Batı Neresidir 4

Bugünlerde Türk Batı ilişkileri, Balkan Savaşı öncesi zamanlarda olduğu gibi, yine ivme kazanmıştır. Batı Türkler üzerindeki tarihi emellerini gerçekleştirmeye çalışmaktadır. Ortadoığu’da amacı ne olduğu bilinmeyen bir büyük savaşın içinde iken Batı ile ilişkilerimize dikkat etmemiz gerekiyor.

Balkan Savaşları öncesinde Osmanlı yöneticileri büyük hatalar yapmışlardı. Hem siyasî, hem de korkunç istihbarat hataları yapmışlardı.

Bugünkü devlet adamlarımıza, o zamanın yöneticilerinin yaptığı hatalar örnek olmalıdır. Geçmişte yapılan hatalardan ders çıkarılmalıdır.

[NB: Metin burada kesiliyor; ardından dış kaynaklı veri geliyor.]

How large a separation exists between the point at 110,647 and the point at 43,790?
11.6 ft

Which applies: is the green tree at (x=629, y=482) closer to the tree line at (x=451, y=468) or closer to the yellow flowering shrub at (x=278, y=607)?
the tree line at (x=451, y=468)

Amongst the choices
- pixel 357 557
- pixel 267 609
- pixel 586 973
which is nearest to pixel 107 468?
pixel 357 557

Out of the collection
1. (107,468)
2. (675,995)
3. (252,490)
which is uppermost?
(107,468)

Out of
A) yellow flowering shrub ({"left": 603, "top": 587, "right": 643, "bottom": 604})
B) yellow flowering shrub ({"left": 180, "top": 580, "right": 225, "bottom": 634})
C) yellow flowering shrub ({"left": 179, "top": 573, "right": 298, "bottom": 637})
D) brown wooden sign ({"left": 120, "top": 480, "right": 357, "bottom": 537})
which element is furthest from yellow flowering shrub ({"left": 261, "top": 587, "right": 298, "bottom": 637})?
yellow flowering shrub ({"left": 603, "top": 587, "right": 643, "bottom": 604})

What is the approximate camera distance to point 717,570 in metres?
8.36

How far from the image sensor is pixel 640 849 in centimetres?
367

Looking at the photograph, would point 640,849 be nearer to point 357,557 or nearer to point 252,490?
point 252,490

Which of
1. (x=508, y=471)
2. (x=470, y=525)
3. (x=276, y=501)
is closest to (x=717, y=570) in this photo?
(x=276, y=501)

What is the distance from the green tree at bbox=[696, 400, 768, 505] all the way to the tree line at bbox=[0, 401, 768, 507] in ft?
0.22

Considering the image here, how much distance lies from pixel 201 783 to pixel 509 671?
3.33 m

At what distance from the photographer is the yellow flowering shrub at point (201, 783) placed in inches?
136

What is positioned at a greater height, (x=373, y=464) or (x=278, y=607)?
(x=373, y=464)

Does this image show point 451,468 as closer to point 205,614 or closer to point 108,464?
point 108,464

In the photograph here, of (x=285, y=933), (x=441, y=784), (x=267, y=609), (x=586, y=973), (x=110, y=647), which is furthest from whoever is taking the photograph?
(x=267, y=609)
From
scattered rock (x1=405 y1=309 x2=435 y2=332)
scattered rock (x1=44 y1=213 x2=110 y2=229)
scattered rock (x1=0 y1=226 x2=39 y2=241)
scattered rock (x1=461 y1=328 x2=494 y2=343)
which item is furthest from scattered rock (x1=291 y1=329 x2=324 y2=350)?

Görüyorum ki bu ders hiçbir şekilde çıkarılmamaktadır. Savaş, “strateji” demektir. “İttifak” demektir. İttifak ilmini, siyasetini tam anlamıyla uygulamak gerekmektedir. Halen ülkemizin hiçbir ciddi ittifakı yoktur. Ve devletimiz yine tecrit edilmiş (yalnız bırakılmış) bir şekilde büyük bir harbe girmeye çalışmaktadır. Bu son derece hatalıdır.

Fatih’in ve Kanuni’nin Batı’ya karşı takip ettikleri ittifak ve parçalama politikaları unutulmamalıdır. Bu gün de benzer politikalar geliştirmek gerekmektedir.

Biliyorsunuz ki Fatih, İstanbul’u fethettikten sonra Batıyı büsbütün bölmeye çalıştı. Roma İmparatoru sıfatı ile yeni Ortodoks Cihan Patriği’ni seçtirdi. Latin kilisesine düşman olan Bizans ileri gelenlerine iltifatlar etti. Katolik ve Ortodoks aleminin birleşmesini engelledi.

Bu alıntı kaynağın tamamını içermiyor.